Click on the links below to jump to sections of this page:

Abstract - Introduction - Method - Results - Discussion

1. The Effect of Current Preferences for Internet Information

2. Aspects of Serendipty

3. Productive Serendipity

4. Intangible Benefits of Serendipity

5. Information Services that Support Serendipity

References - Appendix

^Back to Top^

Abstract


This paper examines the conflicts between structured query access to electronic information and the more serendipitous discoveries that might occur more readily in the traditional library. Valuable insights are sometimes had by virtue of a "happy accident" connecting diverse information via a creative mind in new ways. Using data from observations of information seeking behavior, interviews of library users, and a survey of 416 adults, we measured the role of browsing (a common approach to serendipitous discovery of information) in the search strategies of various users. These reported behaviors were then compared to the methods which foster creative research and discovery.


Introduction


Until recently, the role of serendipity as a productive agent in society appears to have been held in disdain. Inventors, scientists, business leaders, and researchers took full credit for their successes and implied that these were the result of hard work rather than good luck. Edison (1932) said "Genius is one per cent inspiration, ninety-nine per cent perspiration." Reversing this trend, Jones (1991), Flatow (1993), and Roberts (1989), among others have published popular works celebrating accidental inventions that were the result of serendipity. A recent query to the search engine Google.com using "joy of finding out" produced 230 hits.
Simultaneously, the advent and exponential growth of electronic keyword searching and the declining use of print information sources may be impeding the serendipity that browsing the adjacent library shelves, journal displays, or even paper catalogue cards fosters. This paper addresses five questions concerning serendipity in information seeking behavior:


1. To what extent are current information seeking preferences impeding the accidental discovery of useful information?
2. What paradigms best describe the role of serendipity in information seeking?
3. How has productive library research serendipity been observed in specific domains?
4. What intangible benefits do opportunities for serendipitous discovery offer the human psyche?
5. How can librarians and information specialists support serendipity in information seeking?

^Back to Top^


Method


To assess current information seeking preferences of a variety of users, a graduate school library science class designed and administered a survey questionnaire to a diverse group of adults. Survey research has been used in the information field as a useful technique for providing generalized descriptions of certain aspects of information-seeking behavior. Analysis of responses and patterns is also useful in designing future research studies by identifying issues and terminology meaningful to a particular group of individuals.
A convenience sample was used by 17 researchers distributing paper or electronic questionnaires to participants in the northeastern, northwestern, southeastern, southwestern, south central, and mid-western sections of the United States.
Four hundred sixteen adults participated in the study. Participants were not paid for their participation.

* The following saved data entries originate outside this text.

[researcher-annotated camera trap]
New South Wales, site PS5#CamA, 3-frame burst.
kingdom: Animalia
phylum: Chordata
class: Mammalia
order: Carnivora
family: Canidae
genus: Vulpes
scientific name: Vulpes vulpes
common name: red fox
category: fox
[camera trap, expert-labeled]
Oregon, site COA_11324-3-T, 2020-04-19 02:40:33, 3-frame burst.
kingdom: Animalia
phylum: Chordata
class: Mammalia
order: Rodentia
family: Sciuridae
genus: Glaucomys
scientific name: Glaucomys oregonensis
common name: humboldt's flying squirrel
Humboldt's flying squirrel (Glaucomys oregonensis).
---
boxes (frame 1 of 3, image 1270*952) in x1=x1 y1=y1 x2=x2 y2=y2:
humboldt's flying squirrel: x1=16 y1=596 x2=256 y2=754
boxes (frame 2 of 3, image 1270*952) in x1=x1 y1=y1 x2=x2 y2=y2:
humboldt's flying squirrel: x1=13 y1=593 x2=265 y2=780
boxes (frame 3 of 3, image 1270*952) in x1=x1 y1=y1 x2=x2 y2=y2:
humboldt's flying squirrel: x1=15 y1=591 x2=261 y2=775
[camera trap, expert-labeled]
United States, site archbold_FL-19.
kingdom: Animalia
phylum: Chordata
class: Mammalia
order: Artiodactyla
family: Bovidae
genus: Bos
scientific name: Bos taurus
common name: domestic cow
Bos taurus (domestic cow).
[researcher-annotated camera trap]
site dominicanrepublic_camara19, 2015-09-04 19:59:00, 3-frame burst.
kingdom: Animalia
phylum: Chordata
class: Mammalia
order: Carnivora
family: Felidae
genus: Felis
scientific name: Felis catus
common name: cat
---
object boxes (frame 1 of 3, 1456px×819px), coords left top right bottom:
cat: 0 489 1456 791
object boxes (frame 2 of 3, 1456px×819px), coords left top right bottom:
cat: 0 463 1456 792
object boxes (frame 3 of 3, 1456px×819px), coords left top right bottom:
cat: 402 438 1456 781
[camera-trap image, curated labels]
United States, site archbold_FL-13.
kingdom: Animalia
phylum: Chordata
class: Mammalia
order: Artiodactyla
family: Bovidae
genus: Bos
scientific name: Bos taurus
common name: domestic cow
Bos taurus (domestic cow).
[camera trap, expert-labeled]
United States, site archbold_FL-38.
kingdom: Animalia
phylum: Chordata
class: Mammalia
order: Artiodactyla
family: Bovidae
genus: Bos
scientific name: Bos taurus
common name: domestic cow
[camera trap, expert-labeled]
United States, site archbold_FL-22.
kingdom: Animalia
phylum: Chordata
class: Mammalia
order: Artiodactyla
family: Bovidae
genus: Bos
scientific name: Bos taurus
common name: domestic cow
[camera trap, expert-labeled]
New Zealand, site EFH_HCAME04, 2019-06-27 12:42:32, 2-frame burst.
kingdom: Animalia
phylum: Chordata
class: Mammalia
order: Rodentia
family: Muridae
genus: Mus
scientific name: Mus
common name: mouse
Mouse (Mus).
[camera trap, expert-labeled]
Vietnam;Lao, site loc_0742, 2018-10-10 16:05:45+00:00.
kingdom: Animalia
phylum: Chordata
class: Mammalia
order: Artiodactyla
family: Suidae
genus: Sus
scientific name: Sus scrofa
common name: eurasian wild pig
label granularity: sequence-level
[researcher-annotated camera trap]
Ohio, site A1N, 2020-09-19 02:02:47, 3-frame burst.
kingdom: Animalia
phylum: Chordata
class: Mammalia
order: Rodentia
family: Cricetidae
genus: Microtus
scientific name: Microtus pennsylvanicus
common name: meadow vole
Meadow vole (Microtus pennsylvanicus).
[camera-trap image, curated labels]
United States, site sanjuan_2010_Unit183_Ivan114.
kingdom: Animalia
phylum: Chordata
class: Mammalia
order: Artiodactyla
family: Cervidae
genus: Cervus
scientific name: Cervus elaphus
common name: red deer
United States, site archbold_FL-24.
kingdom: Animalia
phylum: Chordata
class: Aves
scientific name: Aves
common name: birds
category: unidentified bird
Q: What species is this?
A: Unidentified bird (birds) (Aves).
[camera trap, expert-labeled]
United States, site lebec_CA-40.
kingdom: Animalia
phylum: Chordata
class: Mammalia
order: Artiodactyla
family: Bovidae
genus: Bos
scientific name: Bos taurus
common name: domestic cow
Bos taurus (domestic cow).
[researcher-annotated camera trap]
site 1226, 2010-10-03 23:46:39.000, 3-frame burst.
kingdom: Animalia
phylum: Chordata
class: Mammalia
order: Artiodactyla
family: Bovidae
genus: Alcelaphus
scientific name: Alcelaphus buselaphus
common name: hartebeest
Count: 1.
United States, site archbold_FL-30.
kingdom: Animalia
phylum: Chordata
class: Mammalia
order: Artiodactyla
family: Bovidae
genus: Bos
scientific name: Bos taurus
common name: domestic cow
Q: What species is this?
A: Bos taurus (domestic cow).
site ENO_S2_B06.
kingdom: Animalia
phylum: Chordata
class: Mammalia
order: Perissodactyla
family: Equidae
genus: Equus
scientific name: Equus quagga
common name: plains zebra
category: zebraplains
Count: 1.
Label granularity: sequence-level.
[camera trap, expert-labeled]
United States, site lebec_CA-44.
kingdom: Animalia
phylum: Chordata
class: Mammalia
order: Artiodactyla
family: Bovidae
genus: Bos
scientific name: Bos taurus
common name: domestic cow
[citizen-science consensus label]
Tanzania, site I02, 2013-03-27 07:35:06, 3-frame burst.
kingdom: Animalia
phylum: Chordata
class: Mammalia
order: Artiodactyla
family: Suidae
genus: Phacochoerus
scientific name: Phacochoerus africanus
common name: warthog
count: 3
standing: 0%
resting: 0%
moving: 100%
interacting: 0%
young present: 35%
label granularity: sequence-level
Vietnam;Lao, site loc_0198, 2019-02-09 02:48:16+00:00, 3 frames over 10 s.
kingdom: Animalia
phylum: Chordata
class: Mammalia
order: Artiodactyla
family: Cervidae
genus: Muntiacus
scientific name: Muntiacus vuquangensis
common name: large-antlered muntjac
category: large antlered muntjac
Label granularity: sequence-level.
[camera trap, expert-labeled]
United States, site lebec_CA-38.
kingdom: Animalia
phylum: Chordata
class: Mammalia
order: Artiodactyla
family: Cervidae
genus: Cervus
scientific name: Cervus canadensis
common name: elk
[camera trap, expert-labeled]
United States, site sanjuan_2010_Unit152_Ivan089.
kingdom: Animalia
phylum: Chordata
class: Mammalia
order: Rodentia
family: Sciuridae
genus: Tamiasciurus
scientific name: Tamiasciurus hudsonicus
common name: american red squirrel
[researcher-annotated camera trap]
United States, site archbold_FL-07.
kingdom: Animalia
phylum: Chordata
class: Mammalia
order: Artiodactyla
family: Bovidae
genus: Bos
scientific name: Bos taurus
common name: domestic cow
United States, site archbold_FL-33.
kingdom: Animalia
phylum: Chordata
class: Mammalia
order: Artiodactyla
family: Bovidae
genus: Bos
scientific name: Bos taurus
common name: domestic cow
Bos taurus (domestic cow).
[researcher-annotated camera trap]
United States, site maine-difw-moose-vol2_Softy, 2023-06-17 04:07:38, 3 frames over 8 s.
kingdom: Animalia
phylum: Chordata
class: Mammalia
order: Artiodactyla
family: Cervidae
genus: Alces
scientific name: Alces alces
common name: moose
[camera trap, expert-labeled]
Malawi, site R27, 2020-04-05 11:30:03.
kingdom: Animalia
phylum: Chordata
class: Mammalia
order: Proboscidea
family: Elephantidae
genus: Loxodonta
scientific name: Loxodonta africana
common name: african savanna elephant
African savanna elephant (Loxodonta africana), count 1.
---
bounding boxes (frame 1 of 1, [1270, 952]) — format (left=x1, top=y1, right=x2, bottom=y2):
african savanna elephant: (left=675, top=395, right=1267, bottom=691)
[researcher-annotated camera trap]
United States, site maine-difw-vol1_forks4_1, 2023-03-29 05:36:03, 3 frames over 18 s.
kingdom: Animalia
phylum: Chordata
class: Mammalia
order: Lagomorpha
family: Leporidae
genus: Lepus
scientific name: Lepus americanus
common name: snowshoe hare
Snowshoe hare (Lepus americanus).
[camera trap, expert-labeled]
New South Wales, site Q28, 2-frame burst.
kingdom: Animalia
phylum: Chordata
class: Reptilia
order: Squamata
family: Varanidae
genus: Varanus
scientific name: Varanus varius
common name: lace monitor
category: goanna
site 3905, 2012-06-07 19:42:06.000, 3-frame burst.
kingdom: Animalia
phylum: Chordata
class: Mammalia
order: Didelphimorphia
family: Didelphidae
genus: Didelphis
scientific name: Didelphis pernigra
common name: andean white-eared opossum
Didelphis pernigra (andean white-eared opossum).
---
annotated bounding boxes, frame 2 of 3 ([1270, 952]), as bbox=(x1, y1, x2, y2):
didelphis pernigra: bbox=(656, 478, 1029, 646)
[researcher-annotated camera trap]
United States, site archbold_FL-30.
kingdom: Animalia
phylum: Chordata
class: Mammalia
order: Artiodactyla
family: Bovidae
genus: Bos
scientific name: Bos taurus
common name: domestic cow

Of the participating adults, 65% were female. Respondents' reported highest educational levels were 31% high school, 38% bachelor's degree, 20% master's degree, and 9% doctoral degree. Age groups represented were disproportionately older middle-aged (46-55 years) 28% ; other groups included: 18-25 years, 19%; 26-35 years, 19%; 36-45 years, 18%; 56-65 years, nine per cent; and over 65 years, 6%. Predominantly, respondents resided in the northeastern United States (61%). All other regions of the country were also represented, excepting the north central: northwest, 13%; southwest, 6%; midwest, 1%; south central, 6%; south east, 12%. The majority of respondents described themselves as professionals (51%). Students comprised the next largest (19%) portion of the sample. Clerical, sales, and trade workers were 12% of the group, retired seniors 8%, and 8% were not employed.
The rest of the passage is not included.